* **Page excerpt**
————
How much is your horse worth? Or your dog? Or the barn cat that serves as a resident rodent control professional?

Animals are the personal property of their owners, and because property can be bought and sold, an objective value for your horse is fairly easy to calculate. Fair Market Value (FMV) is the price that a willing buyer would pay and a willing seller would accept. FMV, in other words, is what you could actually get if you decided to sell your horse, and how much it would cost for you to replace him. If your horse dies or is harmed through the fault of someone else, veterinary malpractice, for example, or a person’s negligence, your damages in a successful lawsuit generally will be limited to the animal’s replacement value. This legal remedy is called "economic damages" and it is the norm for property damage lawsuits.

But what about so-called "non-economic damages," the emotional distress and loss of companionship that often accompanies the death of a beloved horse or other animal? Perhaps because such intangible value is much harder to quantify, legislatures and courts traditionally have been reluctant to recognize this class of damages.
————
(Records drawn from a collection)
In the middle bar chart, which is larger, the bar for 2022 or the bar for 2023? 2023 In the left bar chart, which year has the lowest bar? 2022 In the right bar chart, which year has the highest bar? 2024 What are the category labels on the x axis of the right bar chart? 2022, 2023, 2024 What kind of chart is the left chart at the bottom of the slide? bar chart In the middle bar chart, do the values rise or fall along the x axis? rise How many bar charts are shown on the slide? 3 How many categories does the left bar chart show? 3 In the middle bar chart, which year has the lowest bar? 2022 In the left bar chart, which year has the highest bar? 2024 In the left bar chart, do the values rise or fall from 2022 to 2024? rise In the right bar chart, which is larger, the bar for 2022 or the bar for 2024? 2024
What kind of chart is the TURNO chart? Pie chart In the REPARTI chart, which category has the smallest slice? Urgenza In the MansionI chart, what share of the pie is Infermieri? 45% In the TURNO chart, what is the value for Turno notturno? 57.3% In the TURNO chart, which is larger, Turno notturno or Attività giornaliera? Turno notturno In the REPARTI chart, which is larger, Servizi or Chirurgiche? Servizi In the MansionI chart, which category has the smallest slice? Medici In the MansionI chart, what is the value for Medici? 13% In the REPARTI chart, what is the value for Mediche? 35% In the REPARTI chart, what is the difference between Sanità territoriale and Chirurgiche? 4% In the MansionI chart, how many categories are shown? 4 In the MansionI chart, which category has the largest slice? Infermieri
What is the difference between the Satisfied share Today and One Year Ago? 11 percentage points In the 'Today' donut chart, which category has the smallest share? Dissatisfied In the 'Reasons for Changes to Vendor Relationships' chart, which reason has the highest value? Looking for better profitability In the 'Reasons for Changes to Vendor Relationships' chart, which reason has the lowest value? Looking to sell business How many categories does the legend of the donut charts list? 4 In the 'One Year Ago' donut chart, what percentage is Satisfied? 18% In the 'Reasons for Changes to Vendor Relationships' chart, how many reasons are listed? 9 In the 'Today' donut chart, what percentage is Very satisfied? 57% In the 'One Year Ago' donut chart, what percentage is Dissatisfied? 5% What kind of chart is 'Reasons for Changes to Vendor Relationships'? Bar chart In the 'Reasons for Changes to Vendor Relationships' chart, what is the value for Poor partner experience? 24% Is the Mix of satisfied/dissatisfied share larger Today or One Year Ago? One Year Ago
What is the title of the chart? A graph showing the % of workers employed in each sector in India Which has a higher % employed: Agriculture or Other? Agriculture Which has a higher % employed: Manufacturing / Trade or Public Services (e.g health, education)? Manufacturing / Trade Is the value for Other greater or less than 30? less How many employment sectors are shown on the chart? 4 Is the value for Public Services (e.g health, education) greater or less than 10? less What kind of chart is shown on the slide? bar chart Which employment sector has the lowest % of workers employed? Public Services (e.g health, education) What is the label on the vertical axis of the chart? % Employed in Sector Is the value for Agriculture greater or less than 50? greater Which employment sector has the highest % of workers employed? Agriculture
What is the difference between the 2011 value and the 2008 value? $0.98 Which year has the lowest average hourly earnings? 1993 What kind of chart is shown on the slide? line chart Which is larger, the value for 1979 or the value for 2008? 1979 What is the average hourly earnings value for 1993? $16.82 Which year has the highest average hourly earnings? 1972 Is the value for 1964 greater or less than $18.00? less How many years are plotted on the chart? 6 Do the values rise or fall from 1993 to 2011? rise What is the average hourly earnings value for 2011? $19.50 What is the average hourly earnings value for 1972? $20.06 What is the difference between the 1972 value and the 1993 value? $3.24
————
* **Task directions**
In the passage on what a horse is worth, what is a successful lawsuit's award for a horse harmed through someone else's fault generally limited to? None of the records is needed here.

* **Answer box**
It is generally limited to the animal's replacement value.